W tym kontekście jasne staje się już, dlaczego proponujemy lekkie odświeżenie przywołanego wcześniej powiedzenia. „Kto nie ryzykuje, ten nie pije zmrożonej wódki” to najlepsze podsumowanie współpracy między Stock a Epic VR.
ZAGROŻENIA ZE STRONY APLIKACJI VR – ISTNIEJĄ?
Ale zastanówmy się nad odwrotnym aspektem. Skoro już wymieniliśmy nie taką małą listę zalet zapewnianych przez gry VR stworzone przez EPIC VR, to zastanówmy się – czy gra VR może wyrządzić szkody marce? Czy może wyrządzić wizerunkowe straty, które następnie trudno będzie odrobić?

───

Polecenie:
Napisz dalszy ciąg tekstu o grach VR tworzonych dla marek, zaczynając zaraz po jego ostatnim zdaniu.

[Zapisane pozycje]

───

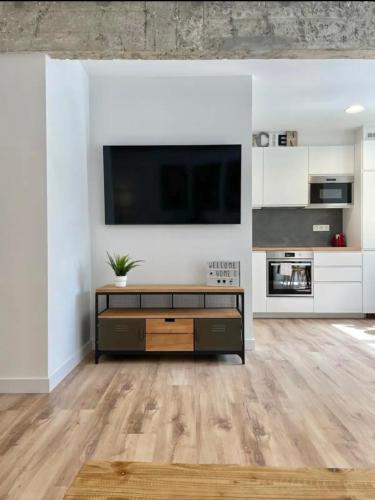 Modern apartment self check in bilbao center, Bilbao (zdjęcie 8)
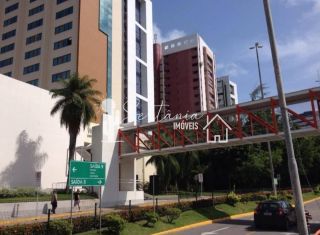 Vendo Sala excelente localização em Boa viagem. Pagamento facilitado.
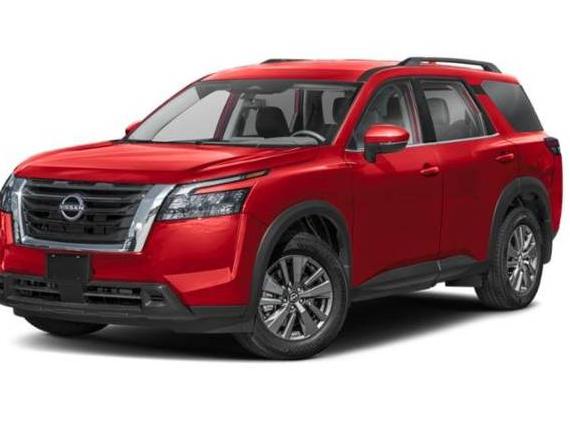 NISSAN PATHFINDER 2024 5N1DR3BA5RC254230 image NISSAN PATHFINDER 2024 5N1DR3BA5RC254230 image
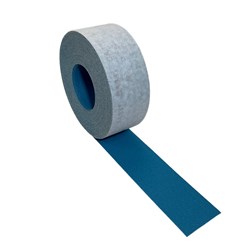 Abrasiflex RL62000 Revcut Blue Velstick Film Roll 70mm x 25m P36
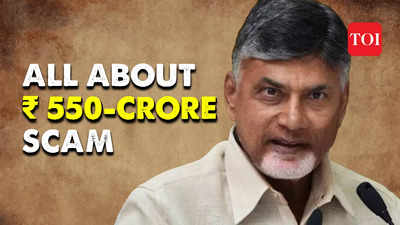 Chandrababu Naidu arrest: Did former Andhra Pradesh CM benefit from the Rs 550-crore deal? Details of the scam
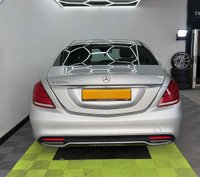 USED 2017 17 MERCEDES-BENZ S-CLASS 3.0 S350d V6 AMG Line (Premium) Saloon 4dr Diesel G-Tronic+ Euro 6 (s/s) (258 ps) 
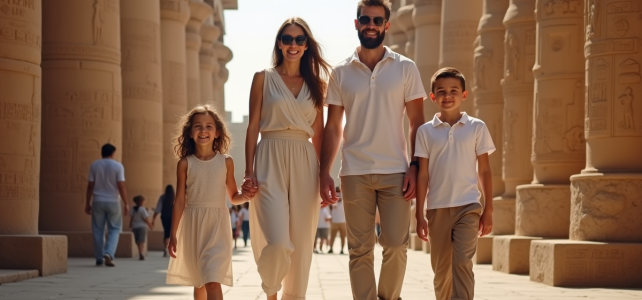 Vacances en Égypte : idées reçues et réalités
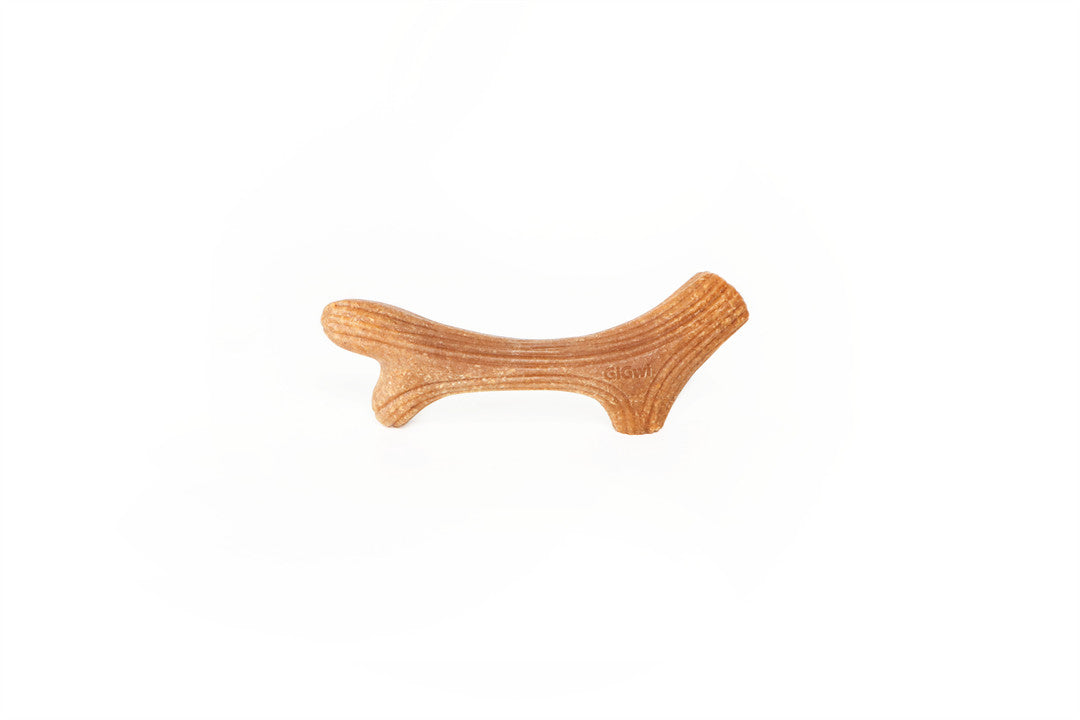 GiGwi Wooden Antler Dog Chew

───

Odpowiedź:
Tak, istnieje takie ryzyko, że zamówiona przez firmę na potrzeby marketingowe gra VR przyniesie niepożądany efekt, zupełnie odwrotny od zamierzonego. Przede wszystkim, źle zaprojektowana, trudna do opanowania czy też zwyczajnie nieprzemyślana pod kątem mechanizmów rozgrywki gra VR wywoła u odbiorców frustrację. To szybko narastające negatywne uczucie przeniesie się na markę. Nikt przecież nie będzie złościł się na twórców gry – w zamian konsumenci oskarżą markę o niskie standardu. Najgorszy wariant tego scenariusza zakłada, że swoje żale upublicznią, umieszczając negatywne komentarze na internetowych forach czy w mediach społecznościowych. Stąd tak ważny jest wybór odpowiedniego studia gamingowego – takiego, które ma rzeczywiste, poparte przykładami doświadczenie w tworzeniu gier VR.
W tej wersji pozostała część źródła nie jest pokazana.